Yesterday the Greene Team went to Newsday and the Ducks game. Baseball has been my favorite pastime since I was about six years old, when my dad and I had our first catch, so I was really looking forward to the game. Also, I was excited to see my dad again who is a News Editor/Daytime Copy Chief at Newsday. I have been to Newsday many times and still enjoy the aura of the newsroom. The chattering, clicking, and typing is like music to my ears because I know these noises are making great newspapers, which is what I would like to do.

Lauren Harrison
Newsday reporter Lauren Harrison speaks to the Greene Team on Wednesday, July 23, 2014. Photo by Wasim Ahmad.
One of the speakers at Newsday had a great impact on me. Lauren Harrison is a reporter who spoke about how to begin your journalistic career and tips to speed up the process. She told the Greene Team how she got started with journalism — writing in a notepad when she saw something interesting or noteworthy. She has inspired me to make an effort in talking to journalism professionals as well as taking notes when I see something out of the ordinary.  I’d like to thank her for her inspiring words of wisdom.

Ducks Game
Ducks game by Laura Fallick.
After the fun and enlightening experience at Newsday, we went to the Ducks Game, an event that I have looked forward to since day one of this program. My group’s story idea is about America’s favorite pastime, baseball, and if it is alive and well. We decided to interview young children and get their view on this topic. This time, I was the photographer, which was thrilling. I took many pictures of baseball teams, boy scouts, and kids with quackers, foam fingers, and more. Seeing the children having such a great time and being so enthusiastic made me very happy. It looked like none of the kids had a worry in the world, something that is hard to see nowadays. The Ducks game not only helped me become a more experienced photographer, it made me see there are people in the world who can be so happy.

Studio B by Laura Fallick
Studio B by Laura Fallick
I haven’t forgotten about the beginning of yesterday. In the morning, we went to Studio B, the TV studio at SBU. This was another exciting experience I was looking forward to. There were many different jobs to do, and I completed almost all of them. My favorite job was in audio. Pushing different buttons and being in charge of the transitions on the news report was exhilarating. I had never experienced something like that before.  It may be something I would like to focus on later in my journalism career. An aspect I did not like was broadcasting and being the reporter. At first, I was excited to be on TV, something most people aspire to do.

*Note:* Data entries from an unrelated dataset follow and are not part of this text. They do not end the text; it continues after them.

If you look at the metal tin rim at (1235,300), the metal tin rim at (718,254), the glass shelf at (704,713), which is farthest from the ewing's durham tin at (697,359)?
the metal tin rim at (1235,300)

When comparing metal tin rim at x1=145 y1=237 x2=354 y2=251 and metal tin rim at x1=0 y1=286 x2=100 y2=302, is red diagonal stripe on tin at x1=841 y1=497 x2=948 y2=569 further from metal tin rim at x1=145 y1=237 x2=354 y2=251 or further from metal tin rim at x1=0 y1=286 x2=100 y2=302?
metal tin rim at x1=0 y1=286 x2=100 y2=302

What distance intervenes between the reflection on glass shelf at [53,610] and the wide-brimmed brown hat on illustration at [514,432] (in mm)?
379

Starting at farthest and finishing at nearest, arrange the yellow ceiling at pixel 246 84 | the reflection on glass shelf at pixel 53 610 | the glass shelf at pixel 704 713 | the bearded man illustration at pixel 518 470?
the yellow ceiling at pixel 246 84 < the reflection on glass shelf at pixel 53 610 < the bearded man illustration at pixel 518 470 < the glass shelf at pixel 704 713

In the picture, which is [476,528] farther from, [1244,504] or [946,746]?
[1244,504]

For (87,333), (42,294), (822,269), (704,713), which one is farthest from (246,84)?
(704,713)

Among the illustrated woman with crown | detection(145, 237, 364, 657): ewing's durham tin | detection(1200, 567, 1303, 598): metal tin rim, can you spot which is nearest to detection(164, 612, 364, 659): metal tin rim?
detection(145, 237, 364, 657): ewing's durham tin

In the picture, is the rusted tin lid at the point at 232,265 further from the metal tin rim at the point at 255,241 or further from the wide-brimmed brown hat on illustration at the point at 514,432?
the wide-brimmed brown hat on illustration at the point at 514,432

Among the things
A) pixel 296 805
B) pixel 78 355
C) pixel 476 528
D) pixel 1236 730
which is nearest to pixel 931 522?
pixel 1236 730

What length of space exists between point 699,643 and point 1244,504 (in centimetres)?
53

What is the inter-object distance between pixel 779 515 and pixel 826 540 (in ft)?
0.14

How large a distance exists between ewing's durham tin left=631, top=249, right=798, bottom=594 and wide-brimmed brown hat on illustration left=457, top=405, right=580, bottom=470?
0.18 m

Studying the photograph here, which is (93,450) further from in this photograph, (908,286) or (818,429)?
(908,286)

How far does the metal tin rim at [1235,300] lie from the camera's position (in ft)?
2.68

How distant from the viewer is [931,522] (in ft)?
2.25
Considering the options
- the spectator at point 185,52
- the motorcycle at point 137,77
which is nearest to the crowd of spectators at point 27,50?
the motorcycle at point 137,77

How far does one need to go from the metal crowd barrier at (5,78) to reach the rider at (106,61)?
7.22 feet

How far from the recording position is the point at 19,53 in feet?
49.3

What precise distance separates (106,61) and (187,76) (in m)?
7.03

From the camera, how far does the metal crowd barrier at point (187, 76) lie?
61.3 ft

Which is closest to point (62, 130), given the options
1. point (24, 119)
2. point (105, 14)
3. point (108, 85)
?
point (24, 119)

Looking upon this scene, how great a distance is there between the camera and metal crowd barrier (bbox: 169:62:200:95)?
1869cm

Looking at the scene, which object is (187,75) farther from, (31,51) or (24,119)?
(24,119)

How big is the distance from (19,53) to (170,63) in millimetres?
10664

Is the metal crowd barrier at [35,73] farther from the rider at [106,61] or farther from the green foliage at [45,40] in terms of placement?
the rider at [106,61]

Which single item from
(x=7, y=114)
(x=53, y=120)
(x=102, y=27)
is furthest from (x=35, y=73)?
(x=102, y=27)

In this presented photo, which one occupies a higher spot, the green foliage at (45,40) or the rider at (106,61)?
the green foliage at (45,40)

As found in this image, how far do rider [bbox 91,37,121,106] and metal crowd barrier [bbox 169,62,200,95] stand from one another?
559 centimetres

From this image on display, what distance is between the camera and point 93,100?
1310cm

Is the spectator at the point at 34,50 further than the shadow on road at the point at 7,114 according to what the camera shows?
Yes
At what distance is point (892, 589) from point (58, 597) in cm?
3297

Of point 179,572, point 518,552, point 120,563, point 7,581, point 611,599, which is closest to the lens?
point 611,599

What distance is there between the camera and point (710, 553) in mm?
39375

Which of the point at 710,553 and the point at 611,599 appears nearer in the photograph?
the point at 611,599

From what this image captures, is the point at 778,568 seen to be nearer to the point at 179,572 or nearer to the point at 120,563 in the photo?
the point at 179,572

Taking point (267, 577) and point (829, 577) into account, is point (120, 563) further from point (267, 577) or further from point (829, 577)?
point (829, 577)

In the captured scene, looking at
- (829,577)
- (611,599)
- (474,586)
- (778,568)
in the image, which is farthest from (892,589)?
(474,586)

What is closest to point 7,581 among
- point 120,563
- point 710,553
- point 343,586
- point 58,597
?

When I was told I had to improve an aspect of my physical appearance, I knew I would never want to be a broadcaster. I felt upset, even though I knew it was what everyone has to go through in the broadcasting process. My friend, too, was told her hair wasn’t on point and should’ve been neater for TV. I am glad I had that experience, though. I know what aspects of journalism I may or may not want to pursue.

Day four was full of fun and today is full of work, also fun but very challenging. I can’t wait.